QUAND LA MARINE NATIONALE VOLAIT AU SECOURS DES ARMENIENS
Par Jean Guisnel
Le Point
http://www.lepoint.fr/chroniqueurs-du-point/jean-guisnel/quand-la-marine-nationale-volait-au-secours-des-armeniens-27-12-2011-1412777_53.php
27 dec 2011
France
En 1909 et en 1915, la marine francaise a sauve des milliers
d'Armeniens persecutes en Turquie. Georges Kevorkian a consacre un
livre a ces interventions.
On le sait peu, mais a deux reprises au debut du XXe siècle, des
milliers d'Armeniens ne durent leur salut qu'a des interventions
musclees de la marine nationale francaise. Passionne par ces episodes,
Georges Kevorkian a enquete dans les archives historiques du ministère
de la Defense et auprès des descendants des marins ayant participe
a ces operations pour en faire un livre*. Entretien.
Le Point : En avril 1909, Stephen Pichon et Marie-Georges Picquart,
respectivement ministre des Affaires etrangères et ministre de la
Guerre du gouvernement Clemenceau, decident d'envoyer plusieurs
navires au secours des Armeniens de Cilicie sauvagement reprimes par
les Turcs. Pouvez-vous nous rappeler le contexte historique de cette
intervention ?
Georges Kevorkian : Les Jeunes-Turcs au pouvoir depuis 1908 ont
promulgue une Constitution qui introduit des reformes de progrès et
une orientation plus tolerante des rapports entre les differentes
communautes de l'Empire ottoman, notamment entre les Armeniens
chretiens et les Turcs musulmans. Les Armeniens adhèrent a ce
programme. Mais parmi ces Jeunes-Turcs, les nationalistes les plus
radicaux rejettent les "infidèles". Les Armeniens sont accuses de
menees autonomistes en Cilicie. À la mi-avril 1909, des heurts entre
les communautes declenchent des represailles de la part des Turcs.

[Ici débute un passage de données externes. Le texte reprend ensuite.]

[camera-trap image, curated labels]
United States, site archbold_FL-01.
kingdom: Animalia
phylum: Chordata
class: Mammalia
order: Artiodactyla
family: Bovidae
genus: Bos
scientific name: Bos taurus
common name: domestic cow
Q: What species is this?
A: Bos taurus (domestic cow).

Tous les chretiens sont vises. Les puissances occidentales sont
averties de massacres dont sont principalement victimes les Armeniens
; elles craignent pour leurs ressortissants et leurs representants
consulaires. Du côte francais, on craint aussi pour la vie des jesuites
et des soeurs de Saint-Joseph-de-Lyon. Une force navale de plusieurs
pays est alors depechee.
À quelles operations ces navires francais seront-ils affectes et en
quoi aideront-elles les Armeniens ?
Le contre-amiral Louis Pivet, commandant l'escadre legère de
Mediterranee a bord du croiseur cuirasse Jules Ferry, recoit l'ordre
d'appareiller pour cette region. Outre le Jules Ferry, son escadre,
comprenant le cuirasse d'escadre Verite ainsi que les croiseurs
cuirasses Victor Hugo et Jules Michelet, se met en route pour arriver
en bordure du golfe d'Alexandrette le 23 avril 1909. Les marins
francais constatent que tout le quartier armenien d'Adana est en feu ;
il en est de meme des habitations chretiennes des localites proches.

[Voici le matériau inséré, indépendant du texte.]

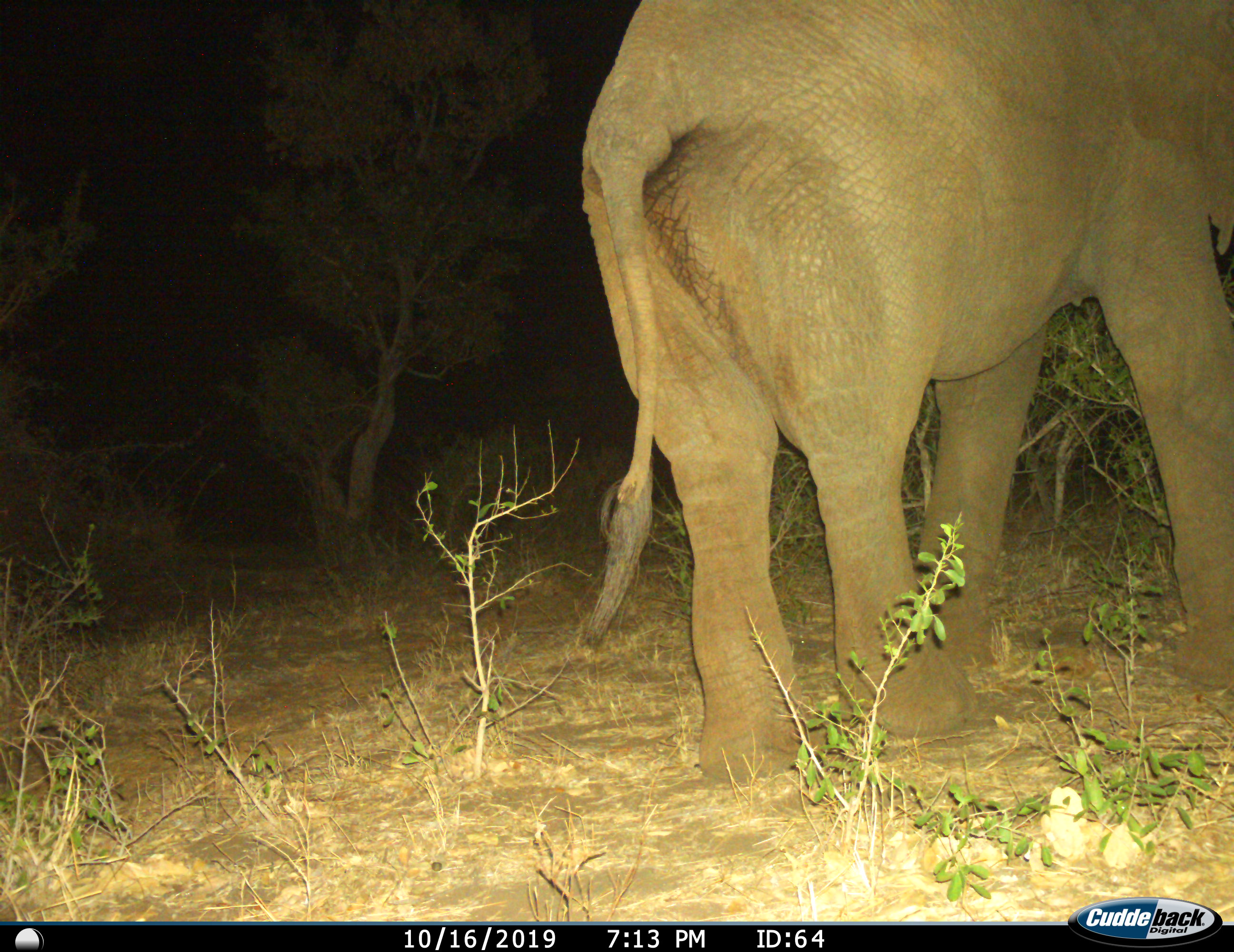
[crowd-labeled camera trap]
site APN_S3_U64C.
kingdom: Animalia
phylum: Chordata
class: Mammalia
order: Proboscidea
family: Elephantidae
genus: Loxodonta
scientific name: Loxodonta africana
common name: african bush elephant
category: elephant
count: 1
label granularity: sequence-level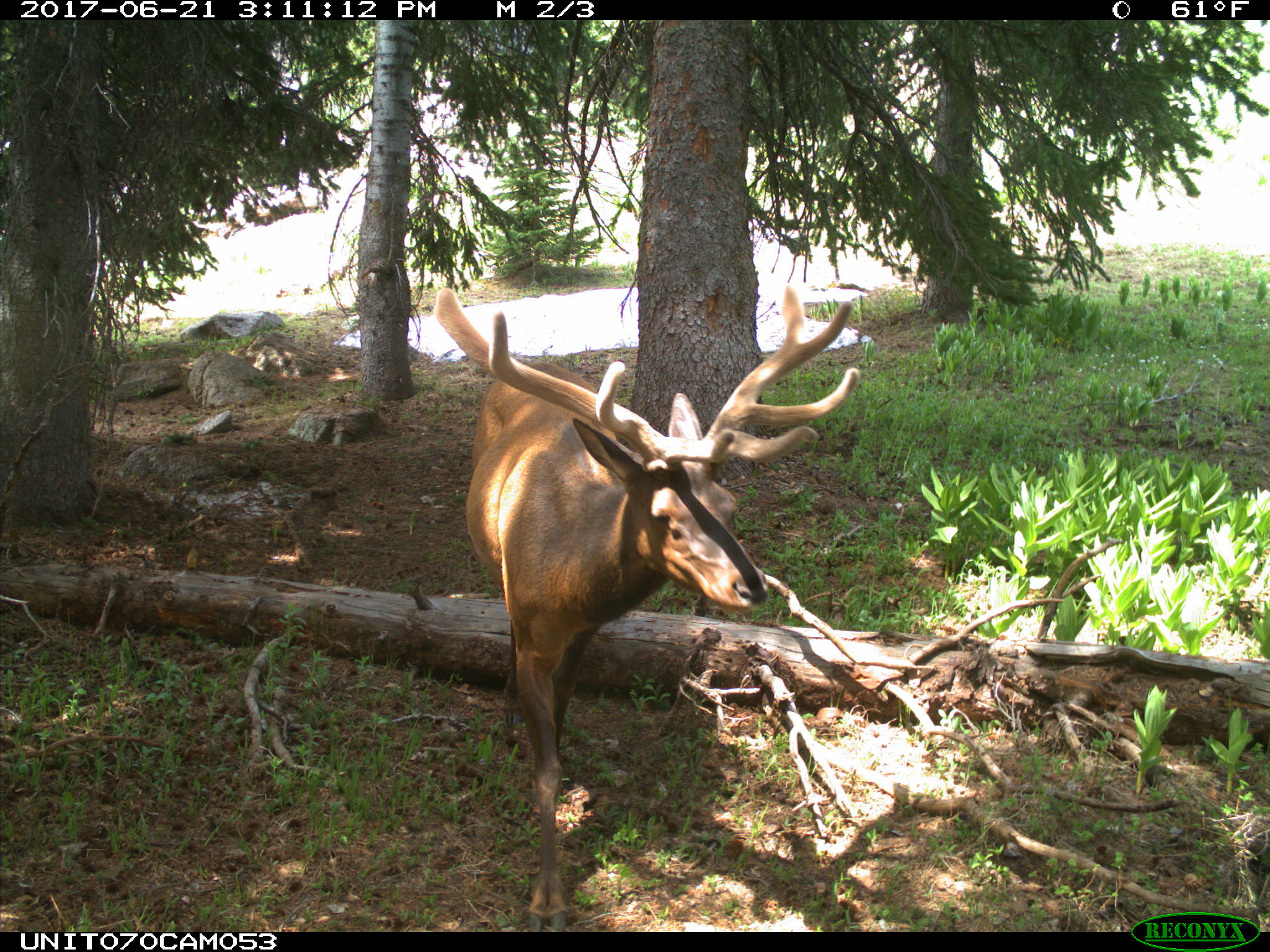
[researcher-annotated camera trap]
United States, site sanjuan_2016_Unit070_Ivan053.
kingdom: Animalia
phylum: Chordata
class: Mammalia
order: Artiodactyla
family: Cervidae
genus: Cervus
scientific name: Cervus elaphus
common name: red deer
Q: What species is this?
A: Cervus elaphus (red deer).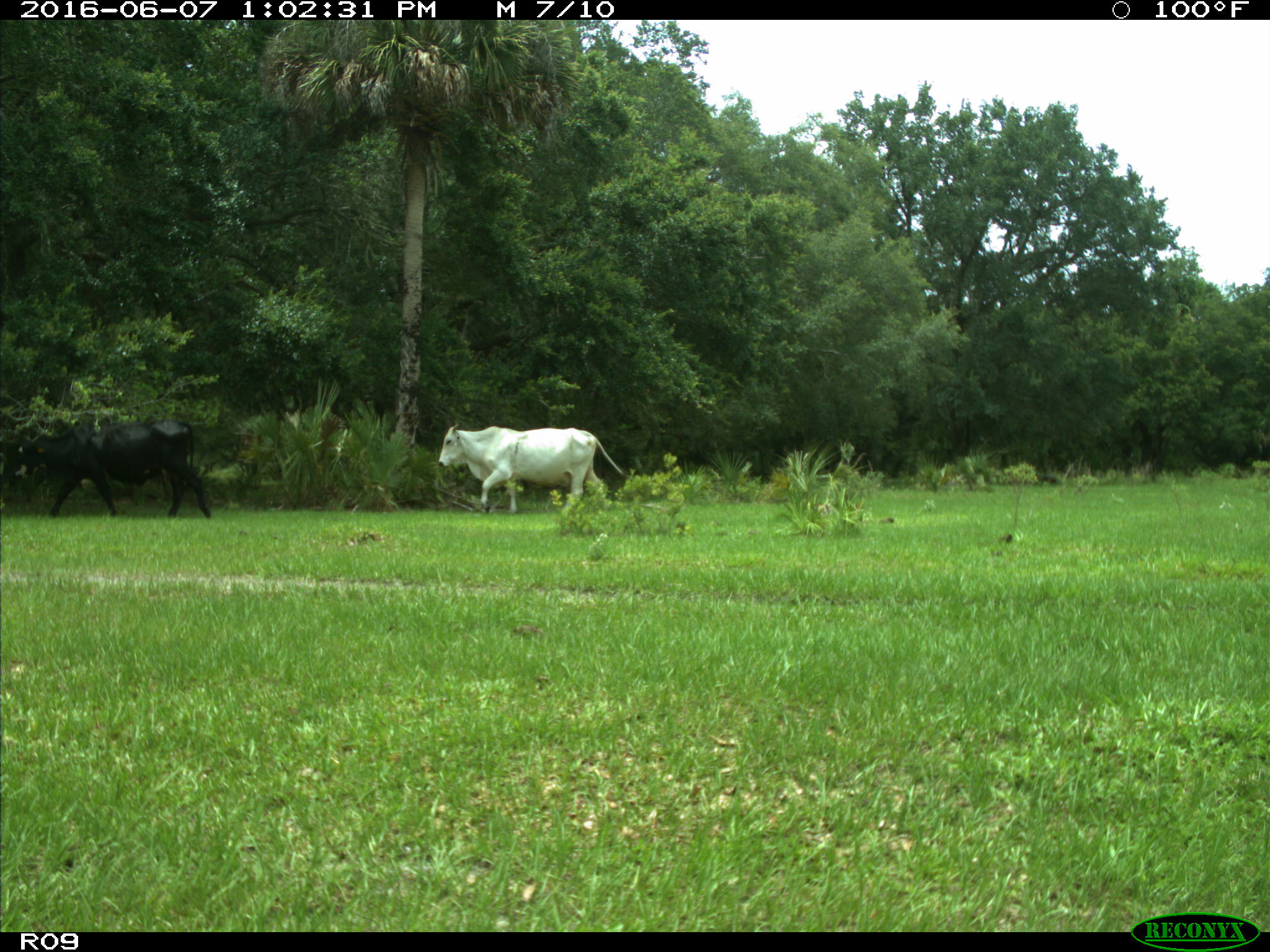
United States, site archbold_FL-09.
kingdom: Animalia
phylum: Chordata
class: Mammalia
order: Artiodactyla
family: Bovidae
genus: Bos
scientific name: Bos taurus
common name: domestic cow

Les refugies chretiens sont proteges avec le concours d'unites navales
europeennes (croiseur anglais Diana, croiseur italien Piemonte,
croiseur allemand Hambourg...). Le 27 avril, le paquebot francais
Niger, requisitionne, embarque 2 200 chretiens (en majorite des
Armeniens) de la baie de Bazit. Le Jules Ferry embarque, le meme jour,
1 450 refugies, dont deux tiers de femmes et d'enfants. Quant au Jules
Michelet, il protège par sa presence des chretiens refugies en bordure
de mer, en baie de Kessab. Le calme revenu, après concertation avec
les autorites ottomanes, les refugies rescapes reviennent dans leurs
quartiers devastes ; cependant, certains quitteront pour toujours
le pays.
En 1915, des Armeniens de la region du mont Moïse, sur le golfe
d'Alexandrette (aujourd'hui Iskenderun), sont accules par les Turcs.

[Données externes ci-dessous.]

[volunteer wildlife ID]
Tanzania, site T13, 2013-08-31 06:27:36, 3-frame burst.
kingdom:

Leur salut viendra de la mer et de la marine francaise. Pourquoi
est-elle intervenue ?
Fin octobre 1914, l'Empire ottoman se joint aux forces allemandes
et autrichiennes (Empires centraux) pour combattre le bloc des pays
de l'Entente (Grande-Bretagne, France et Russie). C'est ce qu'on a
appele le "theâtre oriental" de la Grande Guerre. En septembre 1915,
la 3e escadre de la flotte de combat francaise en Mediterranee, aux
ordres de l'amiral Gabriel Darrieus (qui vient de prendre le relais
de l'amiral Louis Dartige du Fournet devenant chef de l'armee navale
en Mediterranee), patrouille le long des côtes de Syrie, proches du
golfe d'Alexandrette et du mont Moïse (Musa Dagh). Le 10 septembre,
le croiseur Guichen apercoit des groupes d'hommes descendant de la
montagne vers la plage : plusieurs milliers d'Armeniens accules
a la mer fuient la barbarie des Turcs qui les pourchassent pour
les deporter (la mort leur etant promise), en application du crime
"genocidaire" decide par les autorites ottomanes. Ils brandissent
un pavillon de la Croix-Rouge, des pavillons francais, et (dit-on)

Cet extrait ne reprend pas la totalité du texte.